=== What to produce ===
Rewrite the entries as a JSON list of strings, from the first line through the line containing "Which week has the lowest", with one string per line and blank lines left out.

::::

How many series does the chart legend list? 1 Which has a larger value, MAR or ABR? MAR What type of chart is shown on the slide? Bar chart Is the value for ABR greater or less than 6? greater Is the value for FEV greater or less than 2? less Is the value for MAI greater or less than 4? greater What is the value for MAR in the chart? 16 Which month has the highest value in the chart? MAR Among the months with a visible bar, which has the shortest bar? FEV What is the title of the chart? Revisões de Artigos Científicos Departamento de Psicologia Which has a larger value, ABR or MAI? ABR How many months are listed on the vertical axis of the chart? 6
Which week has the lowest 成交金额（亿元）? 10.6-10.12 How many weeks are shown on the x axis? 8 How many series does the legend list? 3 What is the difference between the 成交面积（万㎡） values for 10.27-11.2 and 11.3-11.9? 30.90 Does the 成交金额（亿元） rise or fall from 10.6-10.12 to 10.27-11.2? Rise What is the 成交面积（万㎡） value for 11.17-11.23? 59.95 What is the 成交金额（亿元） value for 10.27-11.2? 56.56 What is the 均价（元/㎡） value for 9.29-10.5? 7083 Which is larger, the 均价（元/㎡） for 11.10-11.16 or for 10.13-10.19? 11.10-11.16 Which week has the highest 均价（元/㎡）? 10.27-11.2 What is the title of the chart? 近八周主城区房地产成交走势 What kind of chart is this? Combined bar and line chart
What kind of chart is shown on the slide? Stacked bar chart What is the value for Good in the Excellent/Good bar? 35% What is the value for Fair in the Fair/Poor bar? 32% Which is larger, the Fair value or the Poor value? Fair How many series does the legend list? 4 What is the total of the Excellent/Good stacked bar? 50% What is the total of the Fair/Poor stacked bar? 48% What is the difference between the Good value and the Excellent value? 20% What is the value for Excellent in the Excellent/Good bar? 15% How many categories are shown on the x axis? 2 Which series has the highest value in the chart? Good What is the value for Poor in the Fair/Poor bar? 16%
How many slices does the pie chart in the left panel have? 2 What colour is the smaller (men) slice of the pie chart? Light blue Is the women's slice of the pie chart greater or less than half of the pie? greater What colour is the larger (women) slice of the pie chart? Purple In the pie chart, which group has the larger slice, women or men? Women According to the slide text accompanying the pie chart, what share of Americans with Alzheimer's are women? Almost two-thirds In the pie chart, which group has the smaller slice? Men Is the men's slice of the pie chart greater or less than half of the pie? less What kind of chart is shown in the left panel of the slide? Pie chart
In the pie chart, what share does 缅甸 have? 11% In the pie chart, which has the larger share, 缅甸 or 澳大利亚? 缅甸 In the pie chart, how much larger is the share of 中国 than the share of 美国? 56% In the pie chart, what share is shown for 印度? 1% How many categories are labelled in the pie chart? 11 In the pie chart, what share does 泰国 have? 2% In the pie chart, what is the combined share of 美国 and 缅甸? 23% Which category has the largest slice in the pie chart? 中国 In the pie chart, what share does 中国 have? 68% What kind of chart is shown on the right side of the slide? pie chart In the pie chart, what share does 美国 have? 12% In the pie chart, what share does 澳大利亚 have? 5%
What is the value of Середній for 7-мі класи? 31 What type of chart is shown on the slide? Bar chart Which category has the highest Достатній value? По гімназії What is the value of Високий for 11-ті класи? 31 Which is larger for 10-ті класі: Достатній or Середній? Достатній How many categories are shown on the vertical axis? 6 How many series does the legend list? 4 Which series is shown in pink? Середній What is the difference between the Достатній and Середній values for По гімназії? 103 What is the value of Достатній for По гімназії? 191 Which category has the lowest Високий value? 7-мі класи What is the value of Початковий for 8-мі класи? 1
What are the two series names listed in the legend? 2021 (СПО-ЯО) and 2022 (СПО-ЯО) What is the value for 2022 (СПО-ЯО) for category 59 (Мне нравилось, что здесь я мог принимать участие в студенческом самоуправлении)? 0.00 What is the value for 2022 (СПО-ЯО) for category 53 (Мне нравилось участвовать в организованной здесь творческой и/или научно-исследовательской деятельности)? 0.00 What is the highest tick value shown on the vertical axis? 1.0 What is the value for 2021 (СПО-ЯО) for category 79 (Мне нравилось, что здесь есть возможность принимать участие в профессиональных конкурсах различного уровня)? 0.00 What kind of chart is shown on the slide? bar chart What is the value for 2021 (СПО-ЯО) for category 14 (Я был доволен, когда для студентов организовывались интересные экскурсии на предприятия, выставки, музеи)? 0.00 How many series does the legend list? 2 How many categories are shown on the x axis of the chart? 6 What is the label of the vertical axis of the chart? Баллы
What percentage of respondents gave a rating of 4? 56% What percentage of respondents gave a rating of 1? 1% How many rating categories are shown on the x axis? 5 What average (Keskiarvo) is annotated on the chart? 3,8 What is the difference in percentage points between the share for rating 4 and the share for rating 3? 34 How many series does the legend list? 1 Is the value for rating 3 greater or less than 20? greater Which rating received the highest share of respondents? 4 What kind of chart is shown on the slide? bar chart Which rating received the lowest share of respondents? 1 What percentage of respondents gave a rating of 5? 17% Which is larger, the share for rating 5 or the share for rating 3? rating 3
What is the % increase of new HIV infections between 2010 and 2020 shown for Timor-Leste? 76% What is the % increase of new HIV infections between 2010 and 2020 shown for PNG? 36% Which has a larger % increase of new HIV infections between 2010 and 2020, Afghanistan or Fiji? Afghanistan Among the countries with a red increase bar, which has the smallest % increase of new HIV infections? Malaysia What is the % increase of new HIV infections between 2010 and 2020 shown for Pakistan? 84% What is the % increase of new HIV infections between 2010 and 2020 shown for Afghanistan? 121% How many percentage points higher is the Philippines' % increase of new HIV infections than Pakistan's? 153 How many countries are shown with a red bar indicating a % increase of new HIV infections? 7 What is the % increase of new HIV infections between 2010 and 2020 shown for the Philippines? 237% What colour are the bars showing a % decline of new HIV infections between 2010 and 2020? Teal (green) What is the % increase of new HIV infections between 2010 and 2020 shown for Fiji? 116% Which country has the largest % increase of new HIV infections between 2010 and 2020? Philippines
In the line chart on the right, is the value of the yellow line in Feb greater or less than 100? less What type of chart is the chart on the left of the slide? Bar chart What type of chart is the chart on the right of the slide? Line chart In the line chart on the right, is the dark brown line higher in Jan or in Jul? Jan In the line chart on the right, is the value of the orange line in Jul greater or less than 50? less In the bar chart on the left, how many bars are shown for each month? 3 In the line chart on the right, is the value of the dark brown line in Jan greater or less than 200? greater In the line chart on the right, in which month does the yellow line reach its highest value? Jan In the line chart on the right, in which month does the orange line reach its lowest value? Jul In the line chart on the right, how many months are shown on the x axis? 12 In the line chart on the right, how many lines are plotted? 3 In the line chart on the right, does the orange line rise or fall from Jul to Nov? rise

::::

=== Task result ===
[
  "How many series does the chart legend list? 1 Which has a larger value, MAR or ABR? MAR What type of chart is shown on the slide? Bar chart Is the value for ABR greater or less than 6? greater Is the value for FEV greater or less than 2? less Is the value for MAI greater or less than 4? greater What is the value for MAR in the chart? 16 Which month has the highest value in the chart? MAR Among the months with a visible bar, which has the shortest bar? FEV What is the title of the chart? Revisões de Artigos Científicos Departamento de Psicologia Which has a larger value, ABR or MAI? ABR How many months are listed on the vertical axis of the chart? 6",
  "Which week has the lowest 成交金额（亿元）? 10.6-10.12 How many weeks are shown on the x axis? 8 How many series does the legend list? 3 What is the difference between the 成交面积（万㎡） values for 10.27-11.2 and 11.3-11.9? 30.90 Does the 成交金额（亿元） rise or fall from 10.6-10.12 to 10.27-11.2? Rise What is the 成交面积（万㎡） value for 11.17-11.23? 59.95 What is the 成交金额（亿元） value for 10.27-11.2? 56.56 What is the 均价（元/㎡） value for 9.29-10.5? 7083 Which is larger, the 均价（元/㎡） for 11.10-11.16 or for 10.13-10.19? 11.10-11.16 Which week has the highest 均价（元/㎡）? 10.27-11.2 What is the title of the chart? 近八周主城区房地产成交走势 What kind of chart is this? Combined bar and line chart"
]